The man’s eyes were wide as they traveled over the group before landing on Darius, a stern twitch along his jaw muscle. “I know what is happening.”
“I do not think you do,” said Darius, but the man merely shook his head.
“I cannot let this burden weigh on your shoulders, my lord.”
Burden?
Darius’s pulse was a war drum in his veins.
“Boland, where did you get that bottle? It is mine, so if you just give it here, we will forget this whole mess.”
“I thought it might end this way,” continued the butler as if his master had not spoken. “But I cannot let you carry this sin. It is I that should have put a stop to it a long time ago.”

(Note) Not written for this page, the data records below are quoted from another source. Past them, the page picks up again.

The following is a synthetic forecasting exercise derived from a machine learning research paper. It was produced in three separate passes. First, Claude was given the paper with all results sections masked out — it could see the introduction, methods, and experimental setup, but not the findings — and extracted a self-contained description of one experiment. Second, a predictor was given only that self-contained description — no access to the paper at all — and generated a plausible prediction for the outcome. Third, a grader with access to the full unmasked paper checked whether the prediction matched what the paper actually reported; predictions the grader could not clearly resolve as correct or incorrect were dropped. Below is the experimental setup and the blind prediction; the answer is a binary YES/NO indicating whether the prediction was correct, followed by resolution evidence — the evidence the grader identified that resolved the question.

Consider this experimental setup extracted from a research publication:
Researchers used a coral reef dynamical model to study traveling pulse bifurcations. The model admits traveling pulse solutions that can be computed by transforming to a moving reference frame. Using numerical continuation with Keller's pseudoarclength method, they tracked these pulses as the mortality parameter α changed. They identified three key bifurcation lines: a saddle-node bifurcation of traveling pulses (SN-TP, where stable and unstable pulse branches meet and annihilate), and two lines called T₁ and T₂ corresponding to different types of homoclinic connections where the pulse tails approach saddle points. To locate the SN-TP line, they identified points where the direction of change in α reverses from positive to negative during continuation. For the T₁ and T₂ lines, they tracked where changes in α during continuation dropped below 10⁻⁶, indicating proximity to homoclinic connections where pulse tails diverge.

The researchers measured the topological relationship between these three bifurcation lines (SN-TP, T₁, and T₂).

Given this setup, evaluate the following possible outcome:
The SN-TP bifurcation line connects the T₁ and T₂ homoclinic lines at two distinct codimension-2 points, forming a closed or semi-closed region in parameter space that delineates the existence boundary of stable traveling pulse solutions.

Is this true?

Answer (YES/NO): NO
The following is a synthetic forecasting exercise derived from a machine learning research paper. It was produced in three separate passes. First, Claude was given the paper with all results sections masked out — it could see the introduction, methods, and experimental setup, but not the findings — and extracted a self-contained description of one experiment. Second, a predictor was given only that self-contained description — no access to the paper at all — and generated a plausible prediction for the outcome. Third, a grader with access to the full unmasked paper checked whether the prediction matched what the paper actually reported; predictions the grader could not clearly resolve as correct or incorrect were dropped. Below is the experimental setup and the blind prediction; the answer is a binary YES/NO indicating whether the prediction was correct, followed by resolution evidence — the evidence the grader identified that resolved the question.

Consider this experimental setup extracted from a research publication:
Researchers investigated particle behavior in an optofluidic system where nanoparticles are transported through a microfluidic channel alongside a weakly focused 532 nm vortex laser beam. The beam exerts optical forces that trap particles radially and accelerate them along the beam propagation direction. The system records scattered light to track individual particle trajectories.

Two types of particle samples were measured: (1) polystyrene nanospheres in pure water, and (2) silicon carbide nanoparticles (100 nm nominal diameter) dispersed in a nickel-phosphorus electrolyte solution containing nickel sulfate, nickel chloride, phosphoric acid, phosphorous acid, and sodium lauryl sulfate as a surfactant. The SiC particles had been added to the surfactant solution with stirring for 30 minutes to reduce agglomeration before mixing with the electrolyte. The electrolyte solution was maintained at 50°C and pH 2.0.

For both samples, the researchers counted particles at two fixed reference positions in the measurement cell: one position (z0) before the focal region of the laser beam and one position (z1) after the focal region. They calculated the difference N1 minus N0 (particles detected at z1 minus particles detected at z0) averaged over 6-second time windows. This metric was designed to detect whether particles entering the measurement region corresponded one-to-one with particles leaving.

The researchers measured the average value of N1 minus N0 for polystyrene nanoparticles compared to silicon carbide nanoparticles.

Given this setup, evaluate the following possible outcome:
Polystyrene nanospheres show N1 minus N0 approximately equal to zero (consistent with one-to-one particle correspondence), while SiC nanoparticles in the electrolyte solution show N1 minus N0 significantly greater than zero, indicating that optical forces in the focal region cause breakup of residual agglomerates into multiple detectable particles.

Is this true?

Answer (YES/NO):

“What are you talking about?”
“Oh dear,” muttered Larkyra beside him.
Darius frowned down at her. “Do you understand what he’s talking about?”
“I have a hunch.”
“I think that word should be stricken from your vocabulary,” said Niya from behind.
“Mr. Boland,” said Arabessa calmly, stepping toward him. “I do not doubt your intentions here are pure, but there seems to be some confusion about what you hold—”
“Stand back,” spat the butler, and Arabessa paused. “It is you who are confused about what my young master has suffered.” He waved his hand, brandishing the elixir in their direction. “I may not carry the lost gods’ gifts, but that does not keep me from feeling the wrong that entered this house so very long ago. His cruelty has reigned unchecked for too long. I may not remember all the events, just like my poor young master does not, but I have known. I have put the pieces together, and yet all I have done is help clean it up, cover it up. Do you understand? But no more. I have stood by and let you suffer, my lord. Now I will atone for it.”
“Boland.” Darius attempted to recapture the man’s attention. “You have been loyal to me and my family since before I was born. And I appreciate whatever help you think you are giving, but—”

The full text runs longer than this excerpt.